DHAKA: A United Nations Children’s Fund (UNICEF) report on April 8, 2019, said that lives and futures of more than 19 million children in Bangladesh is threatened with devastating floods, cyclones and other environmental disasters linked to climate change.
The report said that while Bangladesh have developed strategies and infrastructure for resilience, more resources and innovative programmes are needed to avoid the danger of climate change for the country’s youth.
Henrietta Fore, UNICEF Executive Director, who visited Bangladesh in early March 2019 said, “Climate change is deepening the environmental threat faced by families in Bangladesh’s poorest communities, leaving them unable to keep their children properly housed, fed, healthy and educated.”
The report points out that Bangladesh’s flat topography, dense population and weak infrastructure make it uniquely vulnerable to the climate change. Be it the flood and drought-prone lowlands in the northern part of the country or its storm-prone coastal areas, the threat of climate change is one of the major concerns.

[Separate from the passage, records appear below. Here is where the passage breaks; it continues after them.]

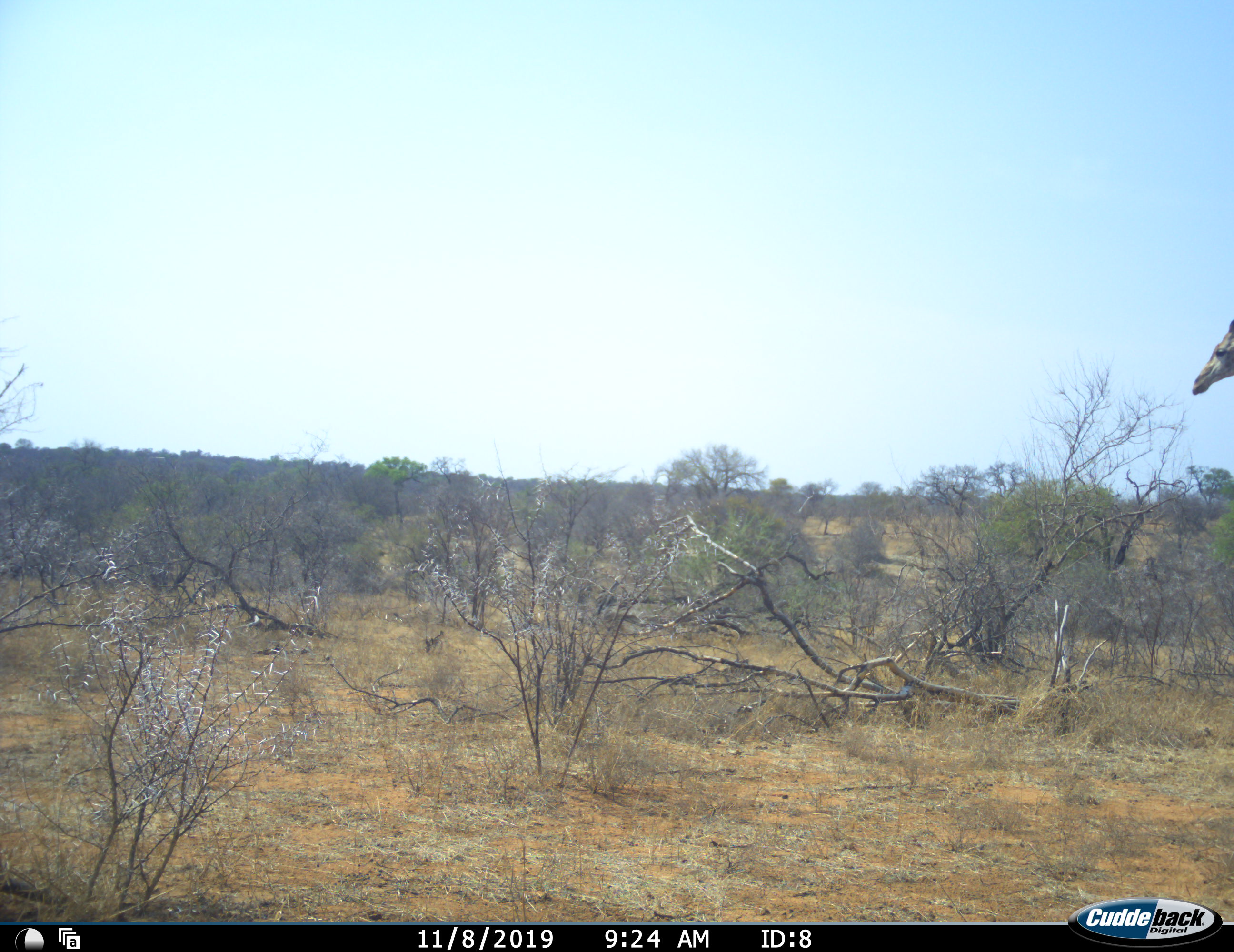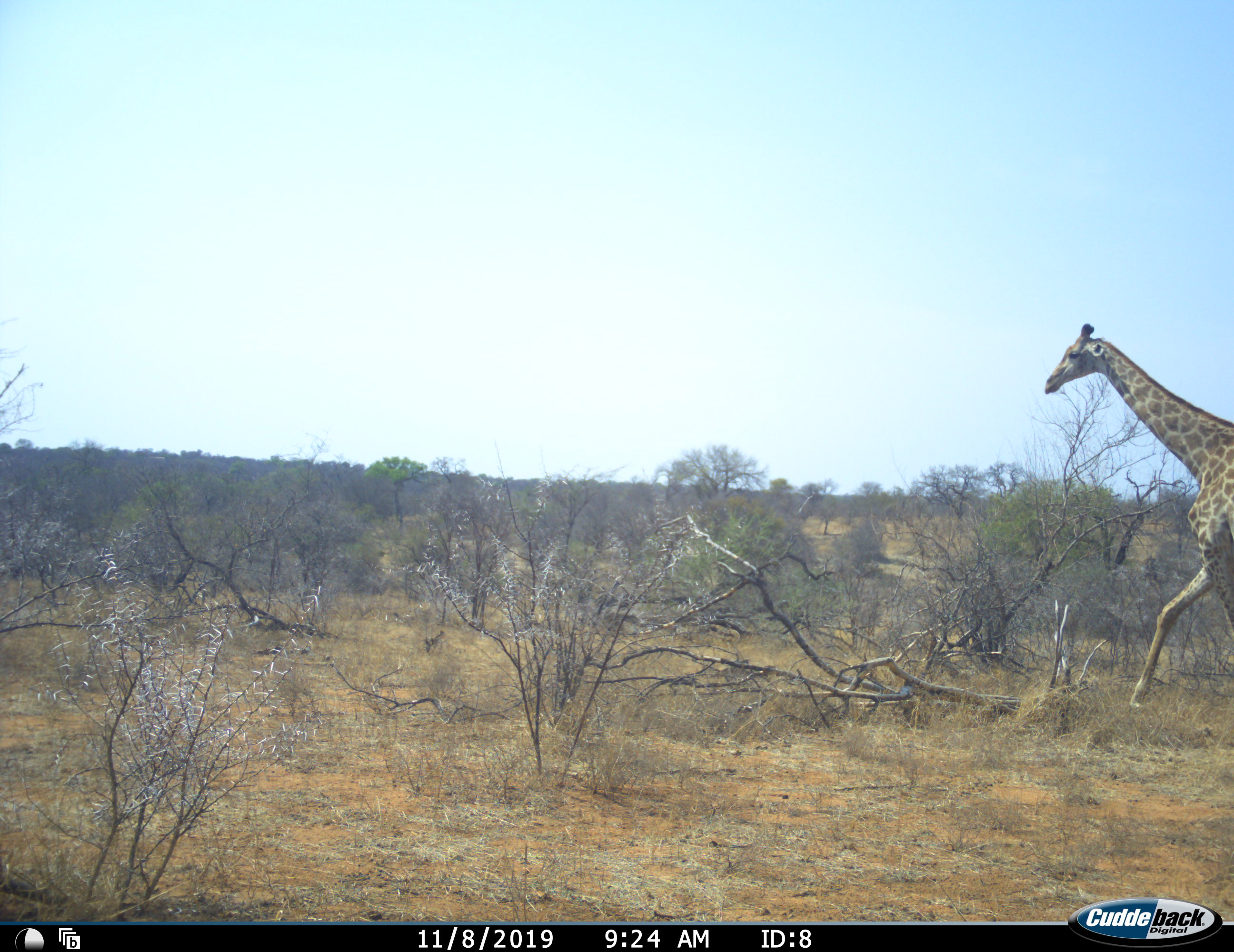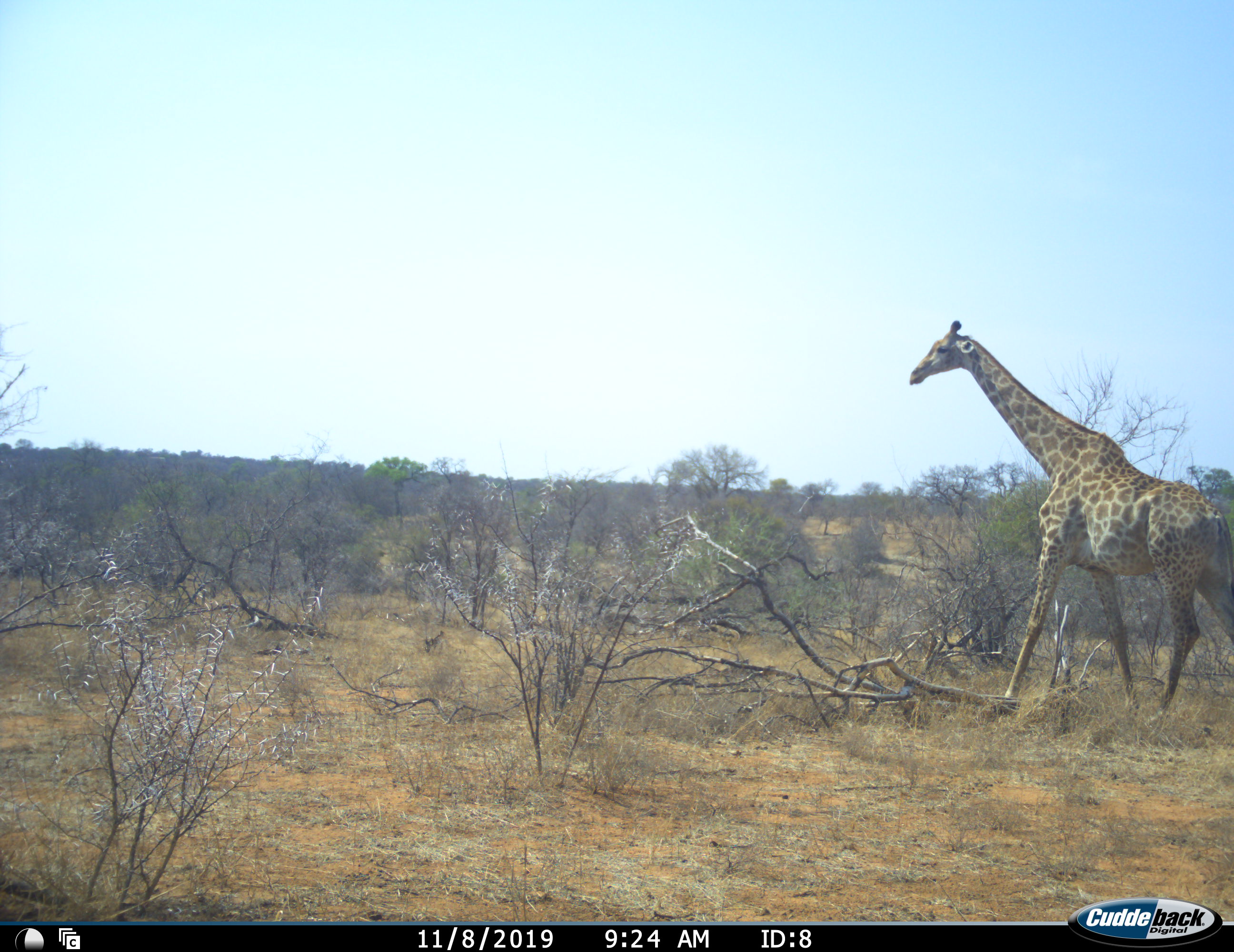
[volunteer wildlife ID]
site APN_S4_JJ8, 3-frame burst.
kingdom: Animalia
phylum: Chordata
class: Mammalia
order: Artiodactyla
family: Giraffidae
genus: Giraffa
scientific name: Giraffa camelopardalis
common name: giraffe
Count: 1.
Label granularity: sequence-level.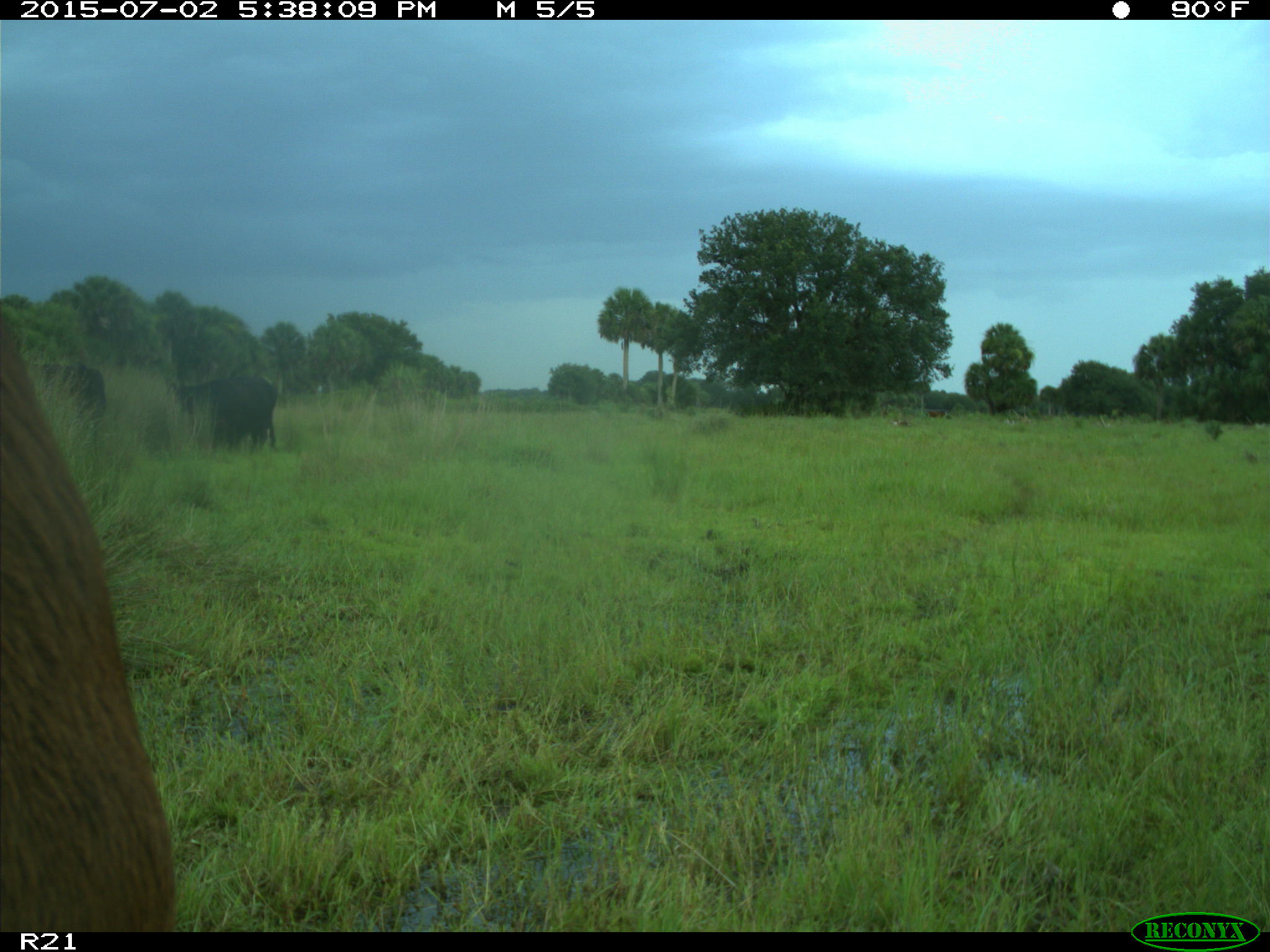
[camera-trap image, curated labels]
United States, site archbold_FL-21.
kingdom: Animalia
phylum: Chordata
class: Mammalia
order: Artiodactyla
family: Bovidae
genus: Bos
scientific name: Bos taurus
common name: domestic cow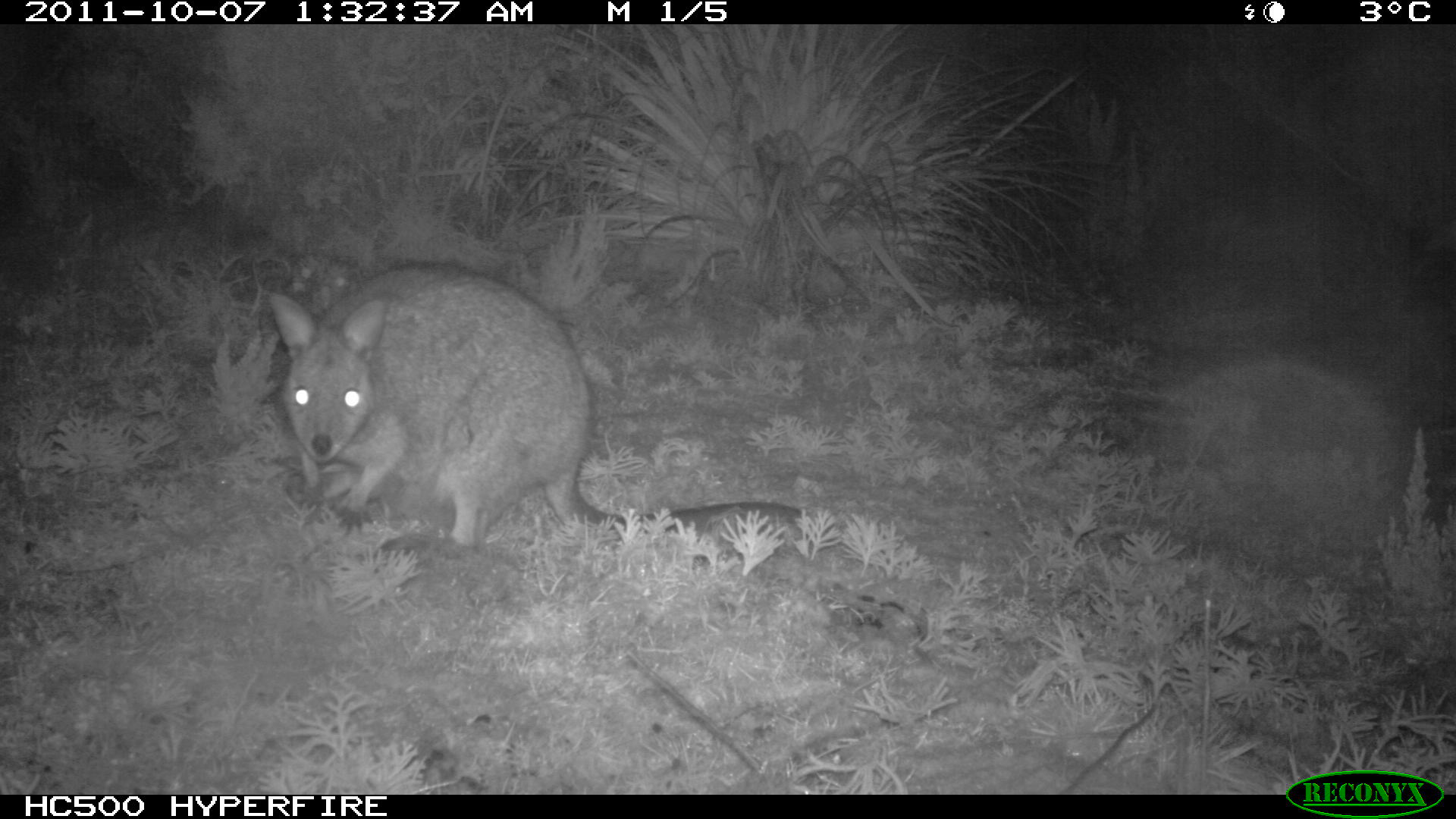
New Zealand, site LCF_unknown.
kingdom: Animalia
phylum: Chordata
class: Mammalia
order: Diprotodontia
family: Macropodidae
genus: Notamacropus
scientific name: Notamacropus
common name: wallaby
Wallaby (Notamacropus).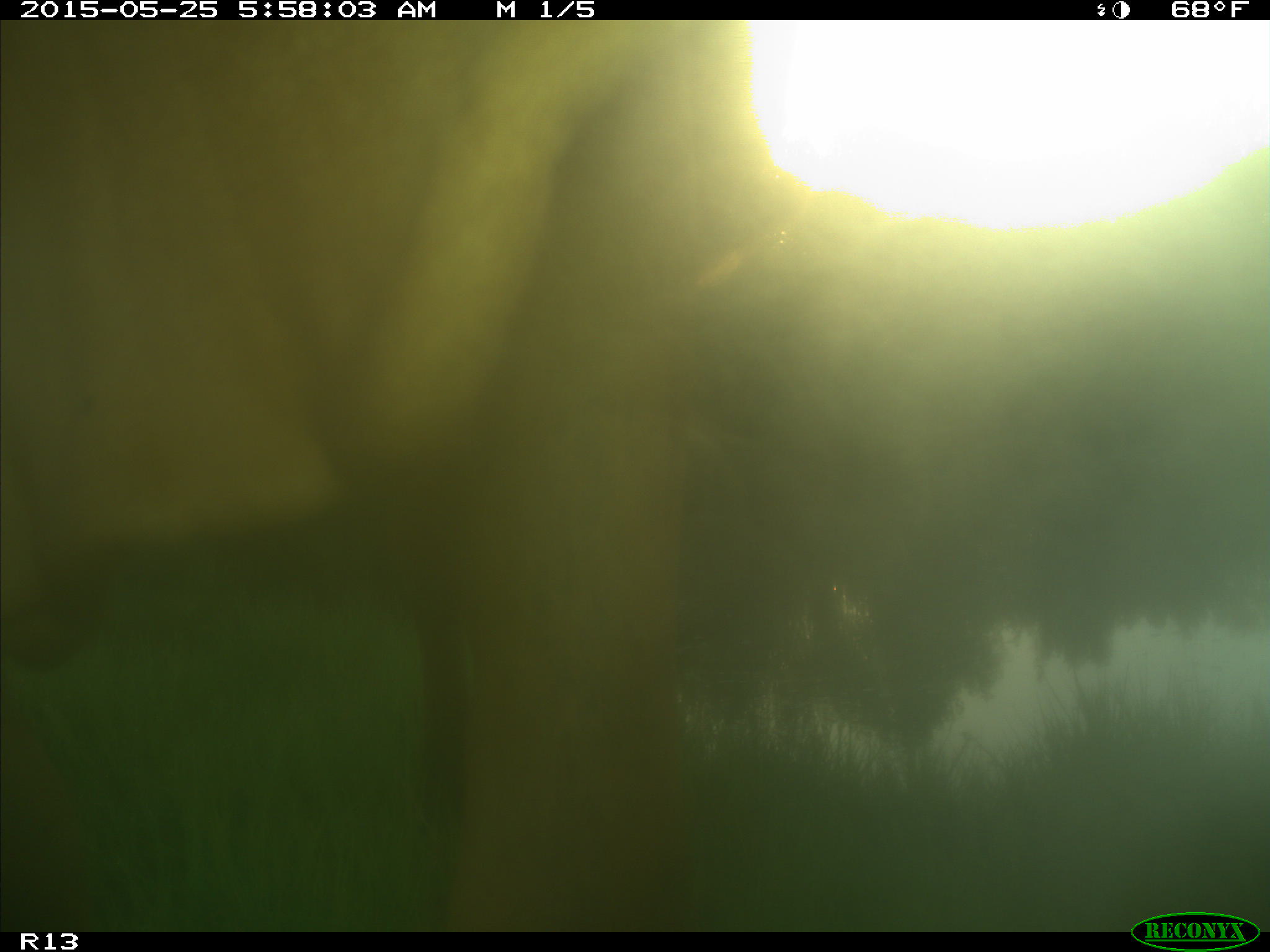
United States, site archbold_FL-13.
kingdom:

Around 12 million children live in and around the powerful river systems which flow through Bangladesh and regularly burst their banks. A recent major flooding of the Brahmaputra River in 2017 inundated at least 480 community health clinics and damaged some 50,000 tube wells, essential for meeting communities’ safe water needs. Another 4.5 million children live in coastal areas regularly struck by powerful cyclones, including almost half a million ‘Rohingya’ refugee children living in fragile bamboo and plastic shelters.
The report says that climate change is a key factor pushing poor population of Bangladesh to shift their homes and communities and rebuild lives elsewhere. The report further mentions research showing that Bangladesh has 6 million climate migrants already, a number that could more than double by 2050.
The report calls on the international community and other partners to support the government in implementing a range of initiatives to protect the vulnerable people of Bangladesh from the effects of climate change. One of the examples is a technology being promoted by UNICEF and other partners which helps coastal communities to protect their vital supplies of drinking water against the intrusion of salt water from the sea. The system is known as Managed Aquifer Recharge which is working in around 75 communities and is ready to be taken to scale.